PAGE:
-- start --

On February 7, Carey Price won his 309th regular season game as a member of the Montreal Canadiens. This is Part 4 of a 10-part series looking back at Price’s career through the lens of various milestone victories he’s recorded. Each iteration will be posted the day after one of the final 10 victories it takes him to pass Jacques Plante as the goalie with the most wins in Canadiens history.

Check out Part 3 here.

Win #142: April 1, 2013

Montreal Canadiens 4, Carolina Hurricanes 1

The most shocking aspect of the Montreal Canadiens selecting Carey Price fifth overall in the 2005 Entry Draft might have been the degree to which it flew in the face of the idea of drafting for need.

Goalie was simply not a position the Habs needed help in, and when GM Bob Gainey and head scout Trevor Timmins failed to use the club’s highest pick in decades on filling a pressing need — like, say, drafting a big center with No. 1 potential — it was a head-scratcher for fans and pundits alike.

-- end --

RECORDED DATA:
-- start --

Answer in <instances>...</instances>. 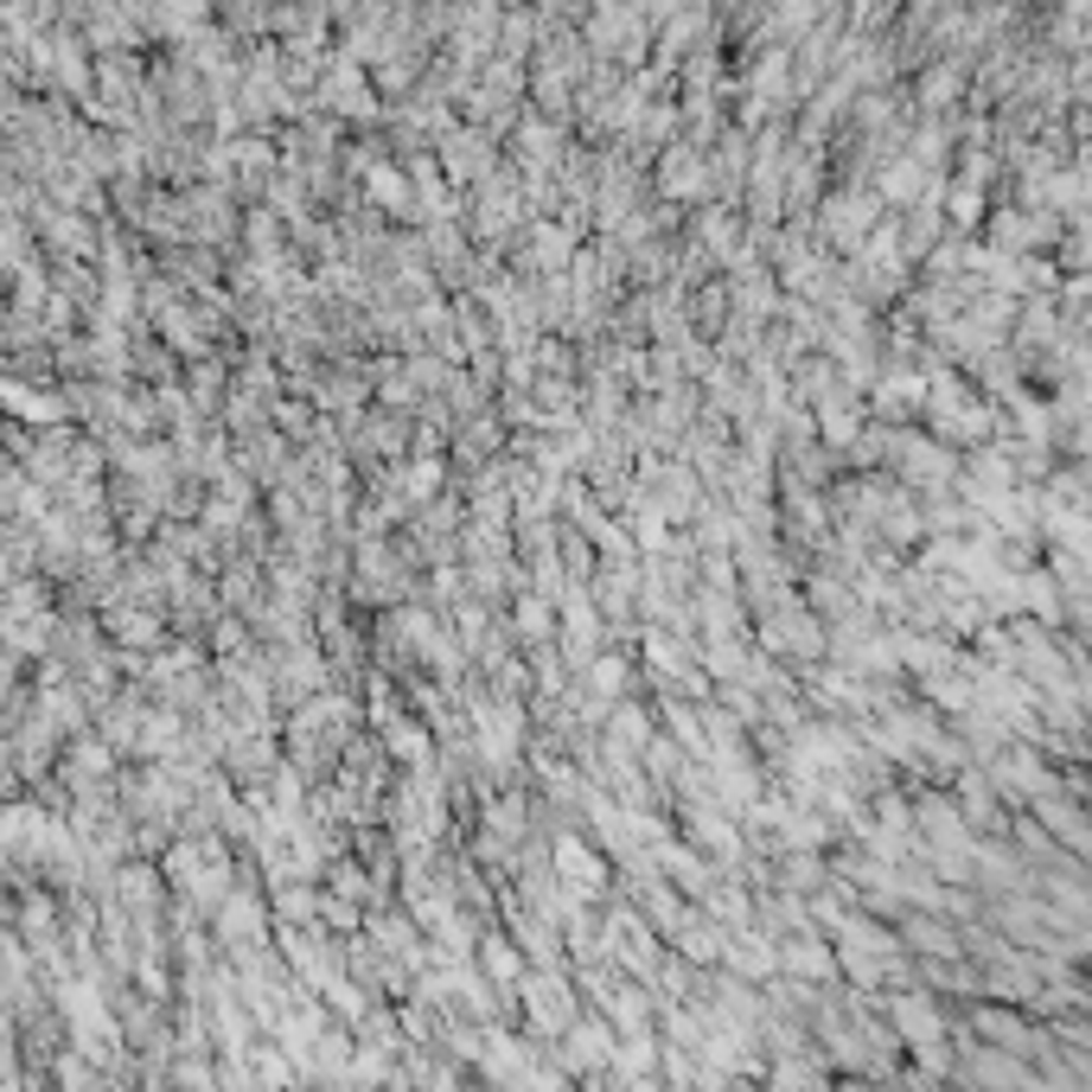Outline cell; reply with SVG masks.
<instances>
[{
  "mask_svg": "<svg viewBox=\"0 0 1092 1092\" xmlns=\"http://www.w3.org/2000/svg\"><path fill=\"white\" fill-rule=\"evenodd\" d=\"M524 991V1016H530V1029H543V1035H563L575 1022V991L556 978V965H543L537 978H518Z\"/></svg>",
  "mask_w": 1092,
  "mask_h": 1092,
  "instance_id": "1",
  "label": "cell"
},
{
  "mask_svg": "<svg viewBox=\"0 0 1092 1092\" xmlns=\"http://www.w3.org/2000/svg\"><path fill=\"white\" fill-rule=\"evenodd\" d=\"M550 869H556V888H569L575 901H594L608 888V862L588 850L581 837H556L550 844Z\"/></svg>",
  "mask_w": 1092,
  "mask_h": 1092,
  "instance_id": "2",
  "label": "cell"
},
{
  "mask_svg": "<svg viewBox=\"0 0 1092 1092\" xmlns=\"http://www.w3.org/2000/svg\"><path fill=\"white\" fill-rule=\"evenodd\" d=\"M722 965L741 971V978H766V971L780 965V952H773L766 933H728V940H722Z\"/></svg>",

-- end --

TASK SET:
[a] Please quote the Carey Price article from "Goalie was simply" up to and including "and pundits alike.".
[b] Name each person the Carey Price article mentions.

FULL SOLUTIONS:
[a]
Goalie was simply not a position the Habs needed help in, and when GM Bob Gainey and head scout Trevor Timmins failed to use the club’s highest pick in decades on filling a pressing need — like, say, drafting a big center with No. 1 potential — it was a head-scratcher for fans and pundits alike.

[b]
- Carey Price
- Jacques Plante
- Bob Gainey
- Trevor Timmins